The first 10 miles were brilliant and Susi was running strong. Even though I am happiest at ultra pace, I find it very hard to run very slow, and running slow we were. But this was a personal exercise for me in patience and being supportive. The amount of times I have started with someone and then got bored and run off.....that was NOT going to happen today. I didn't care how long it took, I wanted Susi to finish in one piece, happy and with amazing memories. I also wanted her to sign up for another event, and a bad experience would have thwarted that. Lastly, I am training for Mongolia, so time on my feet is important. I think a lot of people thing training is about distance, but as far as I am concerned its about spending time on your feet. If you can run/walk a decent slog for 7 hours, you can get ultra ready. I also had Portsmouth Coastal Skipathon Marathon the next day, and so didn't want to do anything that would scupper that. Well I did, because Portsmouth is terrible, but that’s for another blog.
After the first 10 miles and 5 rivers, things started to slow down and it got VERY muddy, We were running through the areas the Tanks drive and in some places it was mid calf deep mud. An attempt at aggressive cornering through what I thought was a puddle, ended up with me being almost knee deep in mud and stuck. Classic AB move. And there were hills. Lots of hills. Some steep, some bastard long slow sandy ones. But hills are for eating and walking, and when you snack as much as I do, they’re quite welcome.
The scenery was beautiful - heath land littered with old tanks in the bushes, huge trees and muddy trails. I felt extremely lucky to be allowed to run across land that is owned by the MOD - it’s a place that the public just cannot access and that is awesome. The Lovestation (that’s the WSR aid station) was stocked brilliantly and as always the volunteers were there for a kiss and a hug and to give us a gin/vodka/mulled cider - all very welcome on the way back. Plus, at my request they had gherkins. Gherkins are the food of ultra running kings. By the amount left on the way back, I was obviously the only person that thought that. THANKS ANDY! (Don't chop them up so small next time)
Professional Athletes
Note mud up to knees post running through a puddle that wasn't a puddle.
Mile 18-27 was hard. I felt really good, and the temptation to trot off and smash out the last few miles was REALLY strong. But no, I wasn’t doing this one for me, I wanted to support Susi. There was a lot more walking going on at this point, so I suggested a run for 5 mins, walk for one rule - that plan was quickly fucked by the hills. So I just tried to apply a little pressure every now and again to get Susi trotting along at a slow pace without her punching me in the face. She was glorious.
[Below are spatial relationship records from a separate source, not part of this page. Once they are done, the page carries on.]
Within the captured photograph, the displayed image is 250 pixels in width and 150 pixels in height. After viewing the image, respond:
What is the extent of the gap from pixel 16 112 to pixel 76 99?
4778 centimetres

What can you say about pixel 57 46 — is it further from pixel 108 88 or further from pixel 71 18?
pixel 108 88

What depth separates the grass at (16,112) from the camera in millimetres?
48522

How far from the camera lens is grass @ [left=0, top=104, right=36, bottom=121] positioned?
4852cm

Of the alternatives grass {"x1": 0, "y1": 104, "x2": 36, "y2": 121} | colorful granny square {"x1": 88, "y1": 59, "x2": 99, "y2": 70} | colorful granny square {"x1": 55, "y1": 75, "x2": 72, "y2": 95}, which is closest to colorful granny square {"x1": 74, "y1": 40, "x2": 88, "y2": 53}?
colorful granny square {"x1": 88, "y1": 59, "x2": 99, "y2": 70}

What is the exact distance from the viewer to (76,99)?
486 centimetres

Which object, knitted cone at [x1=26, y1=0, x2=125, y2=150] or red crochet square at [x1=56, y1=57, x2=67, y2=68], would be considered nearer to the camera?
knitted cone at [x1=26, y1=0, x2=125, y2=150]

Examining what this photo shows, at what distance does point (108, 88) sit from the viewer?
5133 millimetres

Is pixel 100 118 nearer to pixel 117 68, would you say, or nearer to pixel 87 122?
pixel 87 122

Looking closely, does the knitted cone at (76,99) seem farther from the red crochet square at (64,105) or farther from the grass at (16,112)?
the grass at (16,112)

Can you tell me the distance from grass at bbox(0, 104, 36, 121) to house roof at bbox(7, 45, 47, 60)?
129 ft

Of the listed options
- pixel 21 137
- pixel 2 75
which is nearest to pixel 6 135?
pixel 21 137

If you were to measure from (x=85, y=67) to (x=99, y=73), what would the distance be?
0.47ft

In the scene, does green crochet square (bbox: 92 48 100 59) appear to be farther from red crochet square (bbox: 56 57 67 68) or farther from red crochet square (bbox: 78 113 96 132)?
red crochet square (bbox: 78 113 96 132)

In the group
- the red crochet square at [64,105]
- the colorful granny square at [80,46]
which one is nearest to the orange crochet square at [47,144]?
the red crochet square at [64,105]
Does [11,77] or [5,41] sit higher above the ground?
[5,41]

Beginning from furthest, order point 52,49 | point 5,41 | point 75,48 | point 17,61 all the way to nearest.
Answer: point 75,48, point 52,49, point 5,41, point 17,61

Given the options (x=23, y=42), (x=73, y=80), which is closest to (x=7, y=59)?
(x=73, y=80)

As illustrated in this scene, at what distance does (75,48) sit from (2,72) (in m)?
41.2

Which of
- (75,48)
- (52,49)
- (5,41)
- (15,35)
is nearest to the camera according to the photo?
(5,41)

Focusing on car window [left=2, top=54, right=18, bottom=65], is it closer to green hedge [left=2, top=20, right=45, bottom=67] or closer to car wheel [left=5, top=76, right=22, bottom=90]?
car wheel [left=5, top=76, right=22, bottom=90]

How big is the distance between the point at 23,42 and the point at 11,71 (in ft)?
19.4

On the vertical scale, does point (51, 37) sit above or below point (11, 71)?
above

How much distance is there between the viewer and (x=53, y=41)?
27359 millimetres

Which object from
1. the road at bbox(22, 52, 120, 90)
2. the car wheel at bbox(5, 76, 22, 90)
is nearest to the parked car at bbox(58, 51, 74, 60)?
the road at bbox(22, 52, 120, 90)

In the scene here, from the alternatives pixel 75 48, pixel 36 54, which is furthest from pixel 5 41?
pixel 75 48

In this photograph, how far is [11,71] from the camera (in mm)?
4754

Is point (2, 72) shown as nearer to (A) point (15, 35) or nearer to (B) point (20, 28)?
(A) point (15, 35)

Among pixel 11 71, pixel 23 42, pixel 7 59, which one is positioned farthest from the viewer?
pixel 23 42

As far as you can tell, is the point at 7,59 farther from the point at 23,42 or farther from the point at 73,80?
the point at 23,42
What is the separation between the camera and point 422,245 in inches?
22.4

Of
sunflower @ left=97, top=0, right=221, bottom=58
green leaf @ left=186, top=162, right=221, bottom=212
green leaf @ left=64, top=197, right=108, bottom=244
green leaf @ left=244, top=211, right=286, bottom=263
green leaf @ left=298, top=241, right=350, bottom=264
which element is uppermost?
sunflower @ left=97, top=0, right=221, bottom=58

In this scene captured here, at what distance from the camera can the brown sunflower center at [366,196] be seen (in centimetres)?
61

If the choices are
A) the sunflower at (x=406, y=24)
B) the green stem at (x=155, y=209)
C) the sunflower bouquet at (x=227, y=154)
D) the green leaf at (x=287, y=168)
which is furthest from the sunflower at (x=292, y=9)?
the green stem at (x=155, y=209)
She didn’t whinge or whine or complain, and I know I can be pretty fucking annoying when I am barking at people to run.
The last few miles crept by slowly and we trotted in in 6.35 - a very long time for anyone to be on their feet in those conditions. Susi had done it, her first marathon - she had technically done her first Ultra TBF. She got her PB and I had got my personal worst for marathon time. #nailedit
This race was all sorts of awesome - I completely loved every single second of it. Everything from the organisation to the support from all the marshals and volunteers, the environment, that tanks, all of it was amazing. The route was well marked and marshalled, the Lovestation was brilliantly festive and the atmosphere was just the best. The medal’s not too bad either.
If there is only one race you do next year, make it a White Star Running race. I can’t WAIT for Larmer in Mrach. And Susi - this ones for you - congratulations!